Rappelant que la liberté du dessin de presse est aujourd’hui encore particulièrement menacée. Les rapports de Cartooning for Peace, Human Rights Watch, de la Fédération Internationale des ligues des droits de l’Homme ou de Reporters sans Frontières alertent sur la situation de dessinateurs de presse victimes de censures, de poursuites judiciaires, de licenciements abusifs, d’emprisonnements ou de menaces de mort.

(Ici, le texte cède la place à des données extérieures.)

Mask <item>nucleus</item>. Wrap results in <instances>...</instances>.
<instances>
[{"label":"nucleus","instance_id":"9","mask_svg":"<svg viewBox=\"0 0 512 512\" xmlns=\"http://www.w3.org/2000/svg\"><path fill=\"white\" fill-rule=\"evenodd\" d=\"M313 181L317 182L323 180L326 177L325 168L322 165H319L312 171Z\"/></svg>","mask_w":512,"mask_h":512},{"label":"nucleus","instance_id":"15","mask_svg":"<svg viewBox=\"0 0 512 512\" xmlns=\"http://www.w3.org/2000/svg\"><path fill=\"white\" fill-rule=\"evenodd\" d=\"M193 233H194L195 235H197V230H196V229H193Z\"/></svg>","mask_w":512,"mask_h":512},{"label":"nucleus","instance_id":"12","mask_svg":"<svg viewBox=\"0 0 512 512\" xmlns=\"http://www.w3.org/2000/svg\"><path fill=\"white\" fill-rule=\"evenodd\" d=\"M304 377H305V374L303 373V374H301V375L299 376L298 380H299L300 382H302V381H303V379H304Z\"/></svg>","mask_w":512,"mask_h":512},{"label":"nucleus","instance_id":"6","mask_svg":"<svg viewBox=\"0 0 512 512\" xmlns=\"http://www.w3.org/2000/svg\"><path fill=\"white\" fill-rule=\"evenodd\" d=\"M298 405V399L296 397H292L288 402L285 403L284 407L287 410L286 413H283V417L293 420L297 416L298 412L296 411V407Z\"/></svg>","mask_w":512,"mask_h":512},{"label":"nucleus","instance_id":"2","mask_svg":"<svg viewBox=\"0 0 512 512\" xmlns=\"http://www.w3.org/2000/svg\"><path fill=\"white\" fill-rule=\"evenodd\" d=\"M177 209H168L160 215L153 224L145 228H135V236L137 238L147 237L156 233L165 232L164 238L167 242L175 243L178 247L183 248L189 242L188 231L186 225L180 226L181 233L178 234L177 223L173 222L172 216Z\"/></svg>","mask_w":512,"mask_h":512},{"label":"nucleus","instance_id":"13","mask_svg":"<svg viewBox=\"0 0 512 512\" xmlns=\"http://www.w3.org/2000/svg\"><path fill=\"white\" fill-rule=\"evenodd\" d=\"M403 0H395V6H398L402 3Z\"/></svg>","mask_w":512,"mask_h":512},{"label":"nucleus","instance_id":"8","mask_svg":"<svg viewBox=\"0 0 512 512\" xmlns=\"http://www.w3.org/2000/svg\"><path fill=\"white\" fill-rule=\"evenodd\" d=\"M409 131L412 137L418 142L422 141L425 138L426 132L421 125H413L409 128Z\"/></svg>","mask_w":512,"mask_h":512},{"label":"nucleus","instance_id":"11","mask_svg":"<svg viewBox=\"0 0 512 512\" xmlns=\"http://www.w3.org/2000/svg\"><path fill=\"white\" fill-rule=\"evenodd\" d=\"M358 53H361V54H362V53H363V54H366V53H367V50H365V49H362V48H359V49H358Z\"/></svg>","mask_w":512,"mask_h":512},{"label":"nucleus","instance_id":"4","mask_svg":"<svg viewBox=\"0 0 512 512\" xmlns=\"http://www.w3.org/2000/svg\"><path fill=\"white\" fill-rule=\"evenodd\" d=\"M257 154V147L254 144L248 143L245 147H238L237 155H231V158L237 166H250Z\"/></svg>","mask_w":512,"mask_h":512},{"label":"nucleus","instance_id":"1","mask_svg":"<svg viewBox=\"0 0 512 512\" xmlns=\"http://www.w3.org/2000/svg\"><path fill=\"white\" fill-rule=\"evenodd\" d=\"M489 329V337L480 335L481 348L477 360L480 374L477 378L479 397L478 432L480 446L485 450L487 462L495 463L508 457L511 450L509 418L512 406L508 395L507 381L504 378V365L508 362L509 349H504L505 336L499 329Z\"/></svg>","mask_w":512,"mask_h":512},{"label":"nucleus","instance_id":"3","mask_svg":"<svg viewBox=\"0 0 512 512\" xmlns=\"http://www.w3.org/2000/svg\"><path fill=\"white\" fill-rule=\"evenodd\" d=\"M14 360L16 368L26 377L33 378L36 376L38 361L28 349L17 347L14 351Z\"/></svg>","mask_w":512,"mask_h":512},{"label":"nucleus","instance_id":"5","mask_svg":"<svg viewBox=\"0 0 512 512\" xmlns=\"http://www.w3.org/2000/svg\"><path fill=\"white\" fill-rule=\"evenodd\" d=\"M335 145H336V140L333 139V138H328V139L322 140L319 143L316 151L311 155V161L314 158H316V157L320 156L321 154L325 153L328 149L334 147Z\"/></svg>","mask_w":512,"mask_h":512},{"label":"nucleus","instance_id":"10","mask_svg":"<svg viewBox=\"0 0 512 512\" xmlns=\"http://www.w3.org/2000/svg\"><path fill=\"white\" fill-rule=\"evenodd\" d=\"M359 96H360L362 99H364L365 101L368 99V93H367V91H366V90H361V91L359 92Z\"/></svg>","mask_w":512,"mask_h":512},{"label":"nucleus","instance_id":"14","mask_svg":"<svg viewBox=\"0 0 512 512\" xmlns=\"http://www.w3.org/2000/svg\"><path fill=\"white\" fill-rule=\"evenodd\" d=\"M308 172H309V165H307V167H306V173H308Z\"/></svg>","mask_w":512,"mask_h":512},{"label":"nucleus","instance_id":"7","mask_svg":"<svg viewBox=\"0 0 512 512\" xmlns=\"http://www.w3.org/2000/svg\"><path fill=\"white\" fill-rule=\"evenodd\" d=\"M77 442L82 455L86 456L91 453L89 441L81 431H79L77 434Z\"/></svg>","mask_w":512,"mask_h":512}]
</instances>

Exprimant nos remerciements au Gouvernement de la République démocratique fédérale d’Éthiopie, à l’Union Africaine, à l’UNESCO et à Cartooning For Peace pour la contribution à l’organisation de ce séminaire et au processus de la déclaration. L’UNESCO oeuvre pour la paix et pour que chaque citoyen du monde puisse jouir d’une liberté d’expression pleine et entière, socle de la démocratie, du développement et de la dignité humaine. Dans le cadre de ce combat pour la paix et la liberté d’expression, elle promeut et soutient la liberté de la presse en général et la liberté du dessin de presse en particulier.

Déclarons ce qui suit :

  1. Nous rappelons solennellement que la liberté de dessiner est un droit fondamental inscrit dans l’article 19 de la Déclaration universelle des Droits de l’Homme, aux termes duquel « tout individu a droit à la liberté d’opinion et d’expression, ce qui implique le droit à ne pas être inquiété pour ses opinions et celui de chercher, de recevoir et de répandre, sans considération de frontières, les informations et les idées par quelque moyen d’expression que ce soit ». De même, la résolution 25 C /104 de la Conférence Générale de l’UNESCO de 1989 rappelle le droit à « la libre circulation des idées par le mot et par l’image aux niveaux international et national ».
  2. Nous rappelons le droit intangible à l’intégrité physique du dessinateur de presse et notre opposition à toute menace ou pression de quelque nature que ce soit envers le dessinateur ou la dessinatrice de presse. Nous proposons qu’un rapport spécifique soit remis chaque année à la Direction Générale de l’UNESCO et transmis aux Etats membres.
  3. Nous appelons les Etats et la communauté internationale à ouvrir des processus de discussions et de réflexions sur « le droit à la satire et à l’irrévérence ».
  4. Nous reprenons à notre compte l’initiative envisagée par plusieurs organisations de presse et nous demandons à l’UNESCO de consacrer une journée mondiale du dessin de presse
  5. Nous demandons à la Direction Générale de l’UNESCO de transmettre cette présente déclaration à la communauté internationale lors de la prochaine Conférence générale de l’UNESCO.